En bref
- L’exonération par âge passe de 70 à 80 ans
- La mesure vaut depuis le 1ᵉʳ janvier 2026
- Près de 348 000 seniors sont concernés
Employer une aide à domicile coûte plus cher depuis le début de 2026 pour une partie des seniors. Les particuliers employeurs âgés de 70 à 79 ans perdent l’exonération partielle de cotisations patronales dont ils bénéficiaient jusque-là, à cause d’un décret publié en avril, mais appliqué rétroactivement au 1ᵉʳ janvier.
Un seuil d’âge relevé de dix ans
Le changement est simple sur le papier, et assez brutal dans ses effets. Jusqu’ici, un particulier employeur pouvait obtenir cette exonération partielle dès 70 ans, sans condition de revenus ni de perte d’autonomie, sur des rémunérations inférieures à 65 fois le Smic horaire mensuel.
Avec le décret n° 2026-261 du 8 avril 2026, ce seuil passe à 80 ans. Les personnes de 70 à 79 ans qui emploient directement une femme de ménage, une auxiliaire de vie ou un jardinier ne sont donc plus couvertes par ce dispositif lié à l’âge.

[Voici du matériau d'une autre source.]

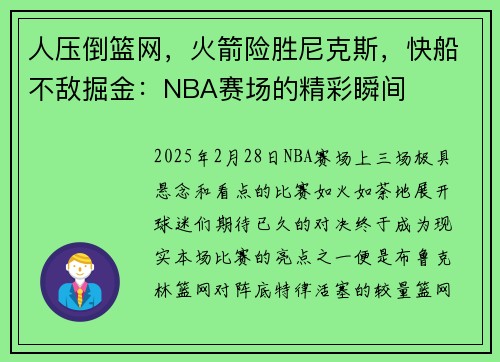 人压倒篮网，火箭险胜尼克斯，快船不敌掘金：NBA赛场的精彩瞬间

2025年2月28日NBA赛场上三场极具悬念和看点的比赛如火如荼地展开球迷们期待已久的对决终于成为现实本场比赛的亮点之一便是布鲁克林篮网对阵底特律活塞的较量篮网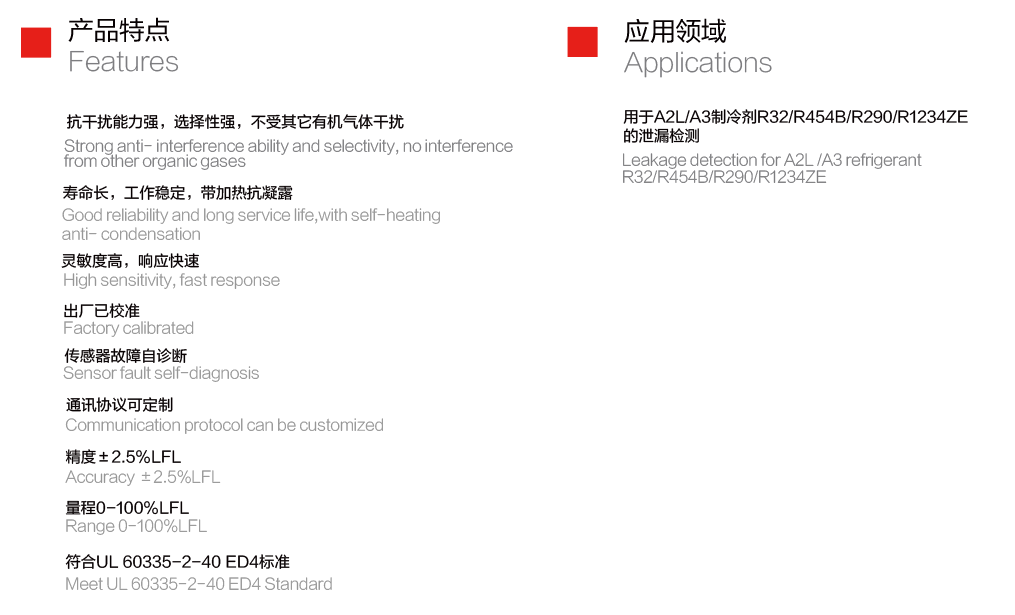 产品特点
Features

抗干扰能力强，选择性强，不受其它有机气体干扰
Strong anti- interference ability and selectivity, no interference from other organic gases

寿命长，工作稳定，带加热抗凝露
Good reliability and long service life,with self-heating anti- condensation

灵敏度高，响应快速
High sensitivity, fast response

出厂已校准
Factory calibrated

传感器故障自诊断
Sensor fault self-diagnosis

通讯协议可定制
Communication protocol can be customized

精度±2.5%LFL
Accuracy ±2.5%LFL

量程0-100%LFL
Range 0-100%LFL

符合UL 60335-2-40 ED4标准
Meet UL 60335-2-40 ED4 Standard

应用领域
Applications

用于A2L/A3制冷剂R32/R454B/R290/R1234ZE的泄漏检测
Leakage detection for A2L /A3 refrigerant R32/R454B/R290/R1234ZE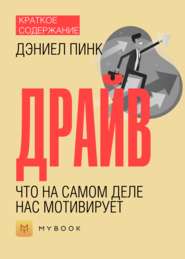 КРАТКОЕ СОДЕРЖАНИЕ

ДЭНИЕЛ ПИНК

ДРАЙВ

ЧТО НА САМОМ ДЕЛЕ НАС МОТИВИРУЕТ

MYBOOK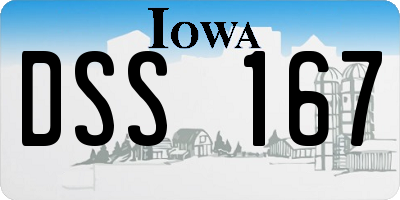 IOWA

DSS 167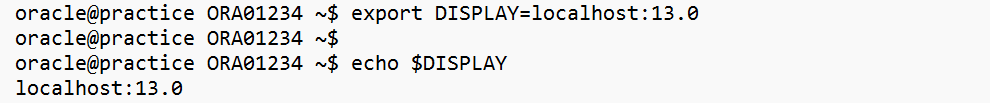 oracle@practice ORA01234 ~$ export DISPLAY=localhost:13.0
oracle@practice ORA01234 ~$
oracle@practice ORA01234 ~$ echo $DISPLAY
localhost:13.0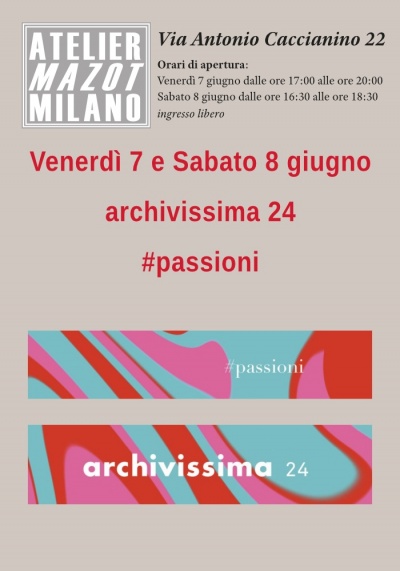 ATELIER
MAZOT
MILANO

Via Antonio Caccianino 22

Orari di apertura:
Venerdì 7 giugno dalle ore 17:00 alle ore 20:00
Sabato 8 giugno dalle ore 16:30 alle ore 18:30
ingresso libero

Venerdì 7 e Sabato 8 giugno

archivissima 24

#passioni

#passioni

archivissima 24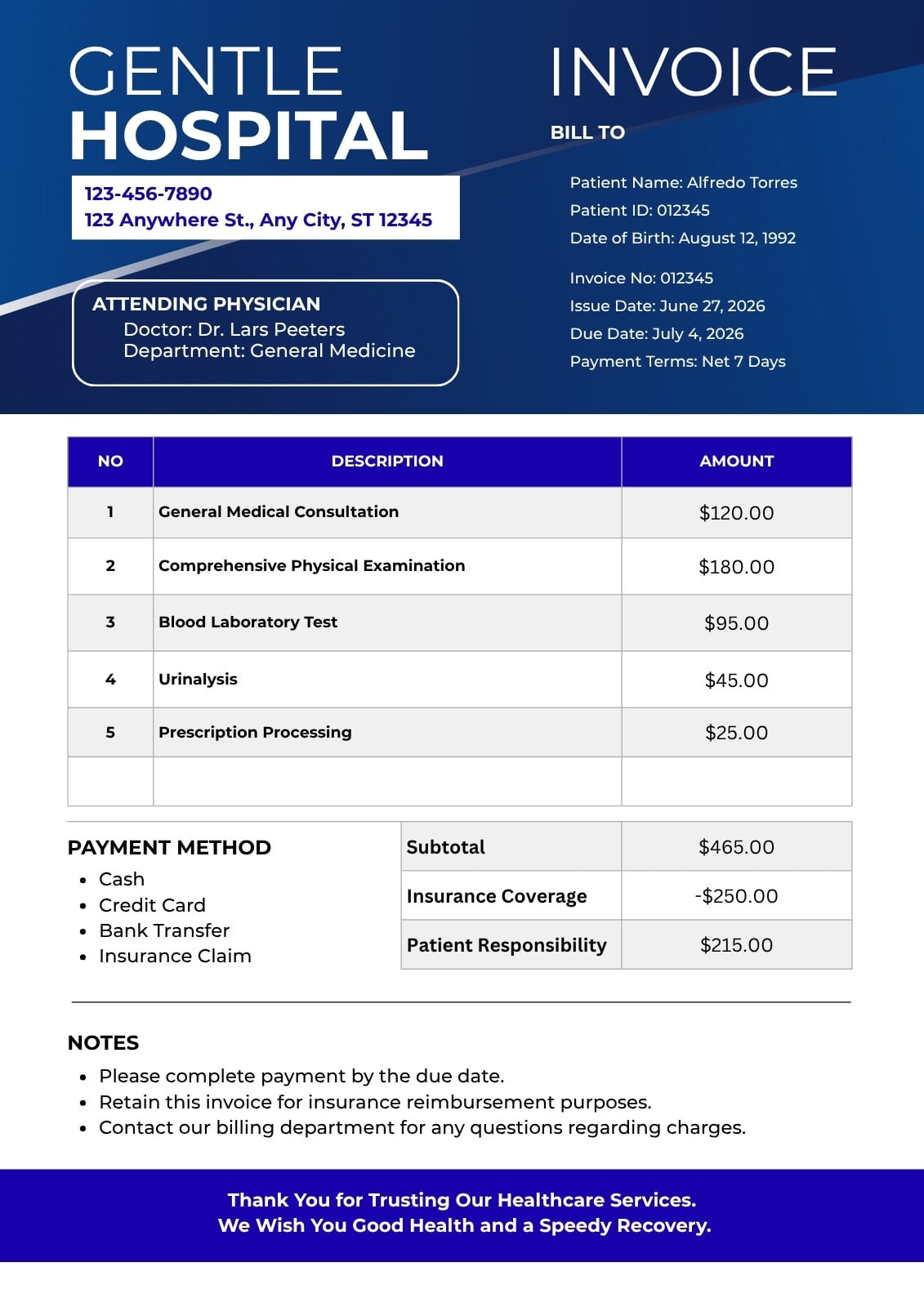 GENTLE
HOSPITAL

123-456-7890
123 Anywhere St., Any City, ST 12345

ATTENDING PHYSICIAN
Doctor: Dr. Lars Peeters
Department: General Medicine

INVOICE

BILL TO

Patient Name: Alfredo Torres
Patient ID: 012345
Date of Birth: August 12, 1992

Invoice No: 012345
Issue Date: June 27, 2026
Due Date: July 4, 2026
Payment Terms: Net 7 Days

| NO | DESCRIPTION | AMOUNT |
|---|---|---|
| 1 | General Medical Consultation | \$120.00 |
| 2 | Comprehensive Physical Examination | \$180.00 |
| 3 | Blood Laboratory Test | \$95.00 |
| 4 | Urinalysis | \$45.00 |
| 5 | Prescription Processing | \$25.00 |
| | | |

PAYMENT METHOD
- Cash
- Credit Card
- Bank Transfer
- Insurance Claim

| Subtotal | \$465.00 |
|---|---|
| Insurance Coverage | -\$250.00 |
| Patient Responsibility | \$215.00 |

NOTES
- Please complete payment by the due date.
- Retain this invoice for insurance reimbursement purposes.
- Contact our billing department for any questions regarding charges.

Thank You for Trusting Our Healthcare Services.
We Wish You Good Health and a Speedy Recovery.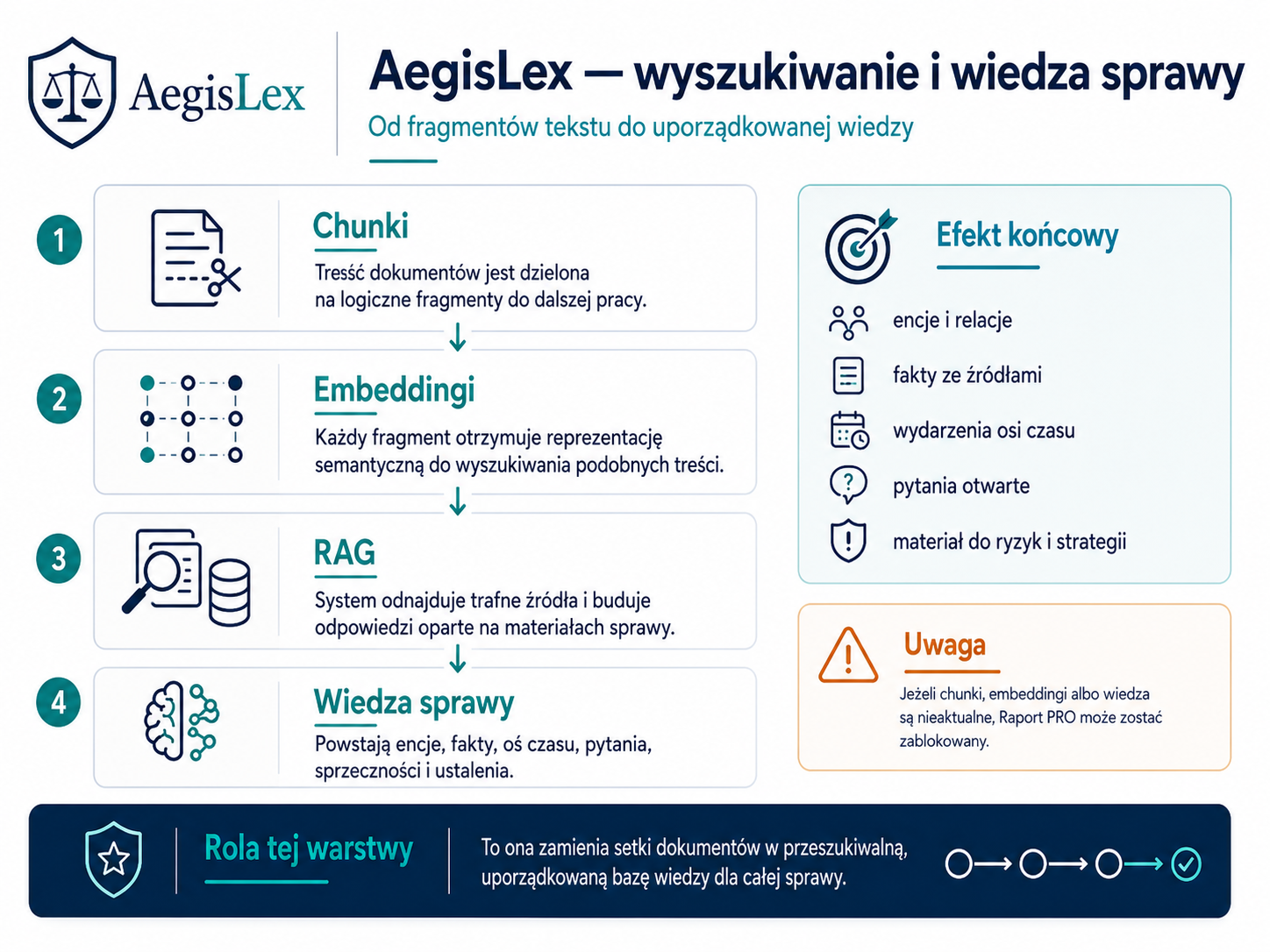 AegisLex

AegisLex — wyszukiwanie i wiedza sprawy

Od fragmentów tekstu do uporządkowanej wiedzy

1

Chunki

Tresść dokumentów jest dzielona na logiczne fragmenty do dalszej pracy.

2

Embeddingi

Każdy fragment otrzymuje reprezentację semantyczną do wyszukiwania podobnych treści.

3

RAG

System odnajduje trafne źródła i buduje odpowiedzi oparte na materiałach sprawy.

4

Wiedza sprawy

Powstają encje, fakty, oś czasu, pytania, sprzeczności i ustalenia.

Efekt końcowy

encje i relacje

fakty ze źródłami

wydarzenia osi czasu

pytania otwarte

materiał do ryzyk i strategii

Uwaga

Jeżeli chunki, embeddingi albo wiedza są nieaktualne, Raport PRO może zostać zablokowany.

Rola tej warstwy

To ona zamienia setki dokumentów w przeszukiwalną, uporządkowaną bazę wiedzy dla całej sprawy.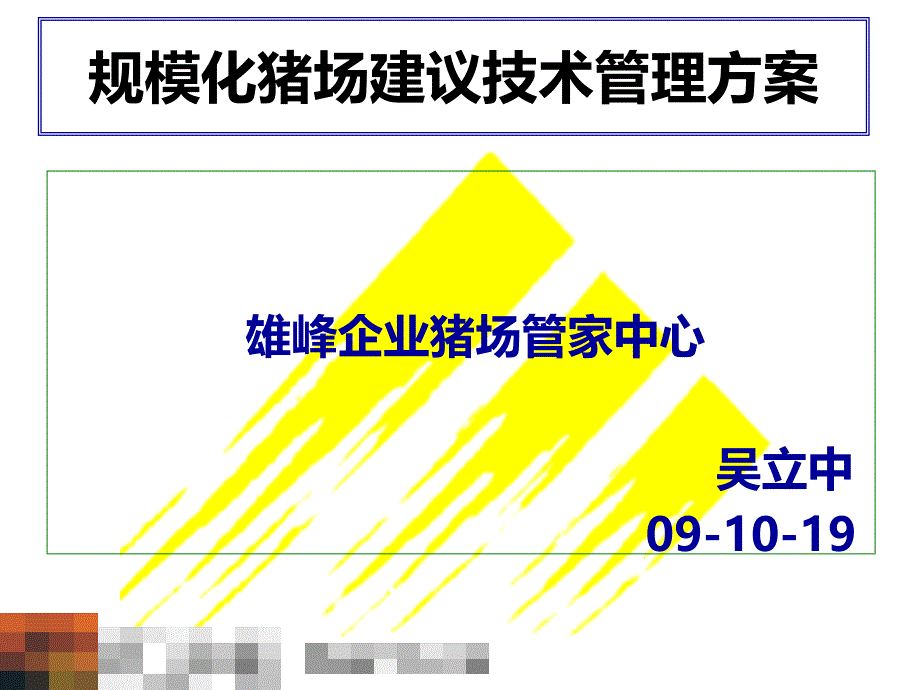 规模化猪场建议技术管理方案

雄峰企业猪场管家中心

吴立中
09-10-19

Une rétroactivité qui ne frappe pas tout le monde pareil
C’est le point qui accroche. Le texte prend effet au 1ᵉʳ janvier 2026 alors qu’il n’a été publié qu’au printemps, une mécanique peu courante.
Dans les faits, tout le monde ne subit pas la réforme au même moment. Les particuliers qui passent par le Cesu, comme ceux qui utilisent une structure mandataire, ne voient la perte de l’exonération s’appliquer qu’aux périodes d’emploi commençant en juillet 2026. L’Urssaf explique ce décalage par des ajustements techniques. Pour les entreprises prestataires, la situation est plus directe, car leurs cotisations sont réglées sur une base annuelle.
Des milliers de foyers face à un surcoût
Selon la Fepem, près de 348 000 employeurs de 70 à 79 ans sont concernés. Ce n’est pas marginal. Et pour des services utilisés plusieurs heures par semaine, l’addition monte vite.
La fédération évalue la hausse à environ 1,59 euro par heure pour un salaire net moyen de 14 euros, après prise en compte du crédit d’impôt quand il s’applique. Ménage, entretien du jardin, assistance du quotidien, tout cela devient un peu plus coûteux pour des retraités qui ajustent souvent leur budget au plus près.
Ce qui continue de s’appliquer
Cette réforme ne supprime pas toutes les aides. Le crédit d’impôt sur les services à la personne reste en place, à condition de respecter les plafonds prévus par la fiscalité. Il atténue le surcoût, sans l’effacer complètement.
Autre point important, les exonérations liées à la perte d’autonomie ou au handicap ne changent pas. Le recul de 70 à 80 ans vise uniquement l’exonération accordée au titre de l’âge. Avant de réduire des heures d’aide à domicile, les particuliers peuvent encore vérifier les dispositifs mobilisables auprès de L’Urssaf ou de leur conseil départemental. Ce détail compte, parce qu’au-delà de la règle, c’est toute la question du maintien à domicile qui se joue.